- Scopo dell'esercizio
Ricopia fedelmente il brano del testo sul romanzo dedicato a Dante che comincia con "Come ben sanno" e prosegue fino a "come una mitopoietica.".

LIBRI CHE RIMARRANNO/20: ''Come donna innamorata'' di Marco Santagata

Come ben sanno gli studenti, ci sono due Danti con cui bisogna fare i conti quando si legge la "Commedia": il Dante "auctor", vale a dire lo scrittore, il costruttore di quella cesellatissima cattedrale di parole, e il Dante "agens", il personaggio Dante, homo viator, protagonista fisico di quel viaggio ultraterreno guidato da Virgilio e da Beatrice.
Ciò che noi sappiamo del Dante uomo rischia di essere sempre filtrato da questa sua narrazione di sé stesso, come una mitopoietica.
Ogni tanto si sveglia qualche dantista sui generis o qualche esoterico incontinente e ne dà una rilettura misterica, massone ante litteram, iniziatica, transgender addirittura: ne ho viste di tutti i colori, e probabilmente non abbiamo ancora toccato il fondo.
Ogni tanto qualche dantista coi galloni prende il coraggio a due mani e riesce nell'impresa di raccontarci l'uomo Dante, trasformandolo in un personaggio narrativo, con la libertà e la fedeltà che i grandi scrittori hanno e che è dovuta al più grande di tutti noi.

Il romanzo si avvia con la malattia di Bice Portinari, che non è la perfetta creatura angelicata in cui noi la ingessiamo, non ha lineamenti perfetti se non quando viene vista con gli occhi dell'amore. Dante ne parla all'amico Guido Cavalcanti: "... l'amore, capisci?, è estasi. La poesia loda la bellezza del creato. Ti dico di più, amare un angelo in terra solleva l'anima in Cielo. Credimi, l'amore può salvare".
È un Dante ancora giovane, che non ha forse ancora trovato la sua voce, che ha scritto sonetti, ha tenzonato con Forese, ha scritto l'allegorico e un po' zozzo "Fiore", irretito dalla simbologia numerologica del 3 e del 9, dal colore rosso, dominante nelle apparizioni di Beatrice, e il termine è tecnico, poiché "gentile e onesta [ap]pare", appunto.

- Materiale fornito
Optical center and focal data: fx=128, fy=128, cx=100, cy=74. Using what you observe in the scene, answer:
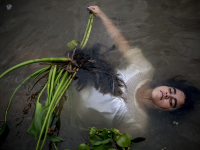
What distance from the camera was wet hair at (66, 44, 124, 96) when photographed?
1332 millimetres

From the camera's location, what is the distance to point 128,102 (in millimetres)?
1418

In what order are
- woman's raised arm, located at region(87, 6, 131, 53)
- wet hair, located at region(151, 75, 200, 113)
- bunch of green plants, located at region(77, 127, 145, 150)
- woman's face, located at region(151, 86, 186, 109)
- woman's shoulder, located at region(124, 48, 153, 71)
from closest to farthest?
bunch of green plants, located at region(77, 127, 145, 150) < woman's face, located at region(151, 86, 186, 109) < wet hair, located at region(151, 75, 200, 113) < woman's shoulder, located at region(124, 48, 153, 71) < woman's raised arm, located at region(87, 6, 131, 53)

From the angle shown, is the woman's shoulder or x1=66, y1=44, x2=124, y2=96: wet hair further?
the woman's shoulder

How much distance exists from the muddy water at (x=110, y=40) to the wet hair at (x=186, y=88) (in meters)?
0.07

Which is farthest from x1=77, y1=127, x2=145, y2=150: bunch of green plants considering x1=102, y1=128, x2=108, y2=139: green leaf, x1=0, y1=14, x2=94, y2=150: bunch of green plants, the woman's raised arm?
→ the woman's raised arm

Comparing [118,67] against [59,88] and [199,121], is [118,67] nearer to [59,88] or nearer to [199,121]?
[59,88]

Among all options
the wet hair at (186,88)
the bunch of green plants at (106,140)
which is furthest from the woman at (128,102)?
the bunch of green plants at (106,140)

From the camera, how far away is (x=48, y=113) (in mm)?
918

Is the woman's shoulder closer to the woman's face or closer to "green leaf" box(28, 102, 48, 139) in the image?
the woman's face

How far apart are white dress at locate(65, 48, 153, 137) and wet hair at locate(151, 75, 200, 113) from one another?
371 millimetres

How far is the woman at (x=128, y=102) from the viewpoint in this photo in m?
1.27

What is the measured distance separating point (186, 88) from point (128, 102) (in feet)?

- Risultato
Come ben sanno gli studenti, ci sono due Danti con cui bisogna fare i conti quando si legge la "Commedia": il Dante "auctor", vale a dire lo scrittore, il costruttore di quella cesellatissima cattedrale di parole, e il Dante "agens", il personaggio Dante, homo viator, protagonista fisico di quel viaggio ultraterreno guidato da Virgilio e da Beatrice.
Ciò che noi sappiamo del Dante uomo rischia di essere sempre filtrato da questa sua narrazione di sé stesso, come una mitopoietica.